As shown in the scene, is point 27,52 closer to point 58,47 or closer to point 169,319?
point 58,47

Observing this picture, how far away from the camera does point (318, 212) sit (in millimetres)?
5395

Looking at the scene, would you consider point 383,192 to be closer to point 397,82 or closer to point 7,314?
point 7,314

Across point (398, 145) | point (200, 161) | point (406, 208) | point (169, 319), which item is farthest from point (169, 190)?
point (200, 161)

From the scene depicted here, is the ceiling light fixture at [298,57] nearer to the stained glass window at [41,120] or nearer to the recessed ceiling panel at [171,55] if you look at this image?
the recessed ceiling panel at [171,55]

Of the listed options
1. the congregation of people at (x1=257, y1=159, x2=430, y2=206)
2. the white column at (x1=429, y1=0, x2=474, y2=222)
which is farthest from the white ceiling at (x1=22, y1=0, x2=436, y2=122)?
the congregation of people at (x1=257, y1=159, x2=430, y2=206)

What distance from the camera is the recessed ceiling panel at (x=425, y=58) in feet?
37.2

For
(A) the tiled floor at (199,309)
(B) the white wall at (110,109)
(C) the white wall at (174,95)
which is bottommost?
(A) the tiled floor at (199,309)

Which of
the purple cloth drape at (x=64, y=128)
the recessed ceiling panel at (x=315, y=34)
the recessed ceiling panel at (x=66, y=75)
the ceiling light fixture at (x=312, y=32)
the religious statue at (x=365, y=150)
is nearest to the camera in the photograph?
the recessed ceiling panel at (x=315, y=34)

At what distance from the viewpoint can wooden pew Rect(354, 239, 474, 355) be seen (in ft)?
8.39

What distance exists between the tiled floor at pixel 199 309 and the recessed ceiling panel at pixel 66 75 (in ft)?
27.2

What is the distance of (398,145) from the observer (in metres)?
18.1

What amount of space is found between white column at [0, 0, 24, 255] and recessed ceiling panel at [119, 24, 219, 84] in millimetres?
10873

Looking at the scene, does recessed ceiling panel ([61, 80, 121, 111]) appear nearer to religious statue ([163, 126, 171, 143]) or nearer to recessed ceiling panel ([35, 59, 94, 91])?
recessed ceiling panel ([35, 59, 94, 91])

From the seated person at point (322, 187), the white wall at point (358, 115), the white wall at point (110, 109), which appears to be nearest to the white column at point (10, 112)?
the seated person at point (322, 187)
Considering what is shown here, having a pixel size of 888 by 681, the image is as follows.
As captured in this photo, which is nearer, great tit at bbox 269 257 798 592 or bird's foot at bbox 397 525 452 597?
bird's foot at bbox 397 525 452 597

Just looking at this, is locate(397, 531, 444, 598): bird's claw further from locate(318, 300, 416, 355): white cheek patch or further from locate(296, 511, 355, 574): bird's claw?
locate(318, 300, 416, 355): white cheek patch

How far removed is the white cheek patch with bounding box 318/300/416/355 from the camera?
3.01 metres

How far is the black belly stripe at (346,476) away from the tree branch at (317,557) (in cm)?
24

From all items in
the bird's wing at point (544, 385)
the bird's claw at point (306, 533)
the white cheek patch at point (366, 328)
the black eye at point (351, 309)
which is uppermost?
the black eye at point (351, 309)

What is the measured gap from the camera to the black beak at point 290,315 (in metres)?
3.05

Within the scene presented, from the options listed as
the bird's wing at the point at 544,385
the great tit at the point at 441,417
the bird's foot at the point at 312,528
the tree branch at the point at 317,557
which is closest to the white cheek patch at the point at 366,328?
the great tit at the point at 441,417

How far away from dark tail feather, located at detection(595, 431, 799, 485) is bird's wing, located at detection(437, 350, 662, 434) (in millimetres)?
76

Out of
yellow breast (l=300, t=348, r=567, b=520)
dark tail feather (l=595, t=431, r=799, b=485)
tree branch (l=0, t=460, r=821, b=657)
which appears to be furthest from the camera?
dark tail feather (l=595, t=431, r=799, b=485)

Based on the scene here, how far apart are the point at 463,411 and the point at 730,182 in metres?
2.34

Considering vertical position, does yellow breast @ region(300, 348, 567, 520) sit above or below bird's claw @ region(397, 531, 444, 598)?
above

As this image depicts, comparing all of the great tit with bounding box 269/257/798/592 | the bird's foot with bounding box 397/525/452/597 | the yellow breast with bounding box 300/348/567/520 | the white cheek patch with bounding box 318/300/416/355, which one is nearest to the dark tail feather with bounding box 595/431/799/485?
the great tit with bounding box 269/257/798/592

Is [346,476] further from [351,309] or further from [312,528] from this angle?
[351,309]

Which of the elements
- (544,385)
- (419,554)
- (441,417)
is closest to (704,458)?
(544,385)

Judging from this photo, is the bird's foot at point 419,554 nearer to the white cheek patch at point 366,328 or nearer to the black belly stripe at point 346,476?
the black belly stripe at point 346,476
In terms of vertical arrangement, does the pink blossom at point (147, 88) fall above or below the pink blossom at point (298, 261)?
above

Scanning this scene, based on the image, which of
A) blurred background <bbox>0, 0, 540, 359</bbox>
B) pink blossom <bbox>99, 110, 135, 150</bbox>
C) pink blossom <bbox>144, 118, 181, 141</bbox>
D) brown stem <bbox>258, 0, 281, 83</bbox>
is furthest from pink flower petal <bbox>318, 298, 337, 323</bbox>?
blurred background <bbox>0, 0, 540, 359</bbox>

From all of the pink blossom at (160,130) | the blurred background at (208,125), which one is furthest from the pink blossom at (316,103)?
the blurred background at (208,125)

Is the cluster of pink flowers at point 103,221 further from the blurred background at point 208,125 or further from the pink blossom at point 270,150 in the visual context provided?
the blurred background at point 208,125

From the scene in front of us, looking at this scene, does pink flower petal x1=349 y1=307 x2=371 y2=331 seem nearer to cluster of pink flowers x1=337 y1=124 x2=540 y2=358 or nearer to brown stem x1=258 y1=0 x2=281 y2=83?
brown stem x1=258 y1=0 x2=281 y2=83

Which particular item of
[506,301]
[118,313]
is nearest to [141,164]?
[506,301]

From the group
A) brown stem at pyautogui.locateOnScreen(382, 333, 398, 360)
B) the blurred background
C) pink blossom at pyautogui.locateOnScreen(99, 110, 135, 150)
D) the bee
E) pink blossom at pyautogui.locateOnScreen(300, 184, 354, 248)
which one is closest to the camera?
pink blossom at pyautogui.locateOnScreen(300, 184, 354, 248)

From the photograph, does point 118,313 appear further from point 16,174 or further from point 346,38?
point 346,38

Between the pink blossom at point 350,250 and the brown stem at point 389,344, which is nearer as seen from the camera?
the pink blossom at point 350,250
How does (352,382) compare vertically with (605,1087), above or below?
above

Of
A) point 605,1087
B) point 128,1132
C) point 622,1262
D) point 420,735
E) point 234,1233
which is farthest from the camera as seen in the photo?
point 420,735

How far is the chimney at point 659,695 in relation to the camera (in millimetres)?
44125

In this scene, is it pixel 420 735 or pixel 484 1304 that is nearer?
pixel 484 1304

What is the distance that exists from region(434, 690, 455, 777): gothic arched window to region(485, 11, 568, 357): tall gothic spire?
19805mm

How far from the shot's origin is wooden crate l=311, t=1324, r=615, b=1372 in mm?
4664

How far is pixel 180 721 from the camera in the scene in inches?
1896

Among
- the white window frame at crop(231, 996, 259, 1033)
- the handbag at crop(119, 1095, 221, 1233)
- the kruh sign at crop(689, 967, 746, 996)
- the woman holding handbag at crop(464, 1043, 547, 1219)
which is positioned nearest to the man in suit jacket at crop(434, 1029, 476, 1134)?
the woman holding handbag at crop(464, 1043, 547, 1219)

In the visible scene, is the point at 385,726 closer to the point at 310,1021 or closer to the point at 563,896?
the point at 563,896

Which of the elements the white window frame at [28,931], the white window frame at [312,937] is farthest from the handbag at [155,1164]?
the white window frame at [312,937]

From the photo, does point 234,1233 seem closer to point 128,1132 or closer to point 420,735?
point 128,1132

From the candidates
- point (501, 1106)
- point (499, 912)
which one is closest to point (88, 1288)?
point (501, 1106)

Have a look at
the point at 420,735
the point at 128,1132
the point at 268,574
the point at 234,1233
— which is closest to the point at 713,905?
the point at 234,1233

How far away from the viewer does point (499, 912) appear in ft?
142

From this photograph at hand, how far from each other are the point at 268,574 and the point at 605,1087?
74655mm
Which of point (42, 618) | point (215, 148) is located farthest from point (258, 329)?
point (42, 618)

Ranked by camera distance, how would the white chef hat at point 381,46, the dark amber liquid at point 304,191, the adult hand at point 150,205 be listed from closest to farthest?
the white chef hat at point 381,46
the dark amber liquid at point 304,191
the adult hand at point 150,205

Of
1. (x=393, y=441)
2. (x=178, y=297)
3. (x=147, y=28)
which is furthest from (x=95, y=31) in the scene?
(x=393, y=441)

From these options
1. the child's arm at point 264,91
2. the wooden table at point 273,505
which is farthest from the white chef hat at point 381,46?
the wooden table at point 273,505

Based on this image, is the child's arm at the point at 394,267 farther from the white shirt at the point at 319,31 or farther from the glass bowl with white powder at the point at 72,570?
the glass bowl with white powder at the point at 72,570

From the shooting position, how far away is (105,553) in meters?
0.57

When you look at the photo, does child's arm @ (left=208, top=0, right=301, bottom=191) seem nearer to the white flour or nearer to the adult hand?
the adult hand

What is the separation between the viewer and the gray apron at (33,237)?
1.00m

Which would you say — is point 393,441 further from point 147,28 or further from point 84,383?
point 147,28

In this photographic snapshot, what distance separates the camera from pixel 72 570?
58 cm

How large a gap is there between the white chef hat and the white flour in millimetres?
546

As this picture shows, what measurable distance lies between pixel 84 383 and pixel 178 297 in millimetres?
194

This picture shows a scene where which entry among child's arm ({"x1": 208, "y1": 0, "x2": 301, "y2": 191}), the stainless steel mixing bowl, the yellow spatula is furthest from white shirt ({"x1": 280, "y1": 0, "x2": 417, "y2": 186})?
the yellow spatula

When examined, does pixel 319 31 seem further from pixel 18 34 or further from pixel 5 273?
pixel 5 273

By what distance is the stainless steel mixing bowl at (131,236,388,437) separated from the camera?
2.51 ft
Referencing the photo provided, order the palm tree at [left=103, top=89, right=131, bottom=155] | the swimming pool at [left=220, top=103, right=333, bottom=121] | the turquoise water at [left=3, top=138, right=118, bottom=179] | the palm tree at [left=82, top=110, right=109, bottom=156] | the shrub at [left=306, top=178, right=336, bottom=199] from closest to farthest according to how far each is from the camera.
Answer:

---+---

* **What is needed**
Find the line that contains "As this picture". Repeat it and every line after it, exactly as written, up to and including the last line of the records above.

* **Final answer**
As this picture shows, what measurable distance lies between pixel 84 383 and pixel 178 297 in millimetres?
194

This picture shows a scene where which entry among child's arm ({"x1": 208, "y1": 0, "x2": 301, "y2": 191}), the stainless steel mixing bowl, the yellow spatula is furthest from white shirt ({"x1": 280, "y1": 0, "x2": 417, "y2": 186})?
the yellow spatula

When examined, does pixel 319 31 seem further from pixel 18 34 or further from pixel 5 273?
pixel 5 273

By what distance is the stainless steel mixing bowl at (131,236,388,437) separated from the camera?
2.51 ft
Referencing the photo provided, order the palm tree at [left=103, top=89, right=131, bottom=155] | the swimming pool at [left=220, top=103, right=333, bottom=121] | the turquoise water at [left=3, top=138, right=118, bottom=179] | the palm tree at [left=82, top=110, right=109, bottom=156] | the shrub at [left=306, top=178, right=336, bottom=199] from closest to farthest according to how far each is from the camera.
Answer:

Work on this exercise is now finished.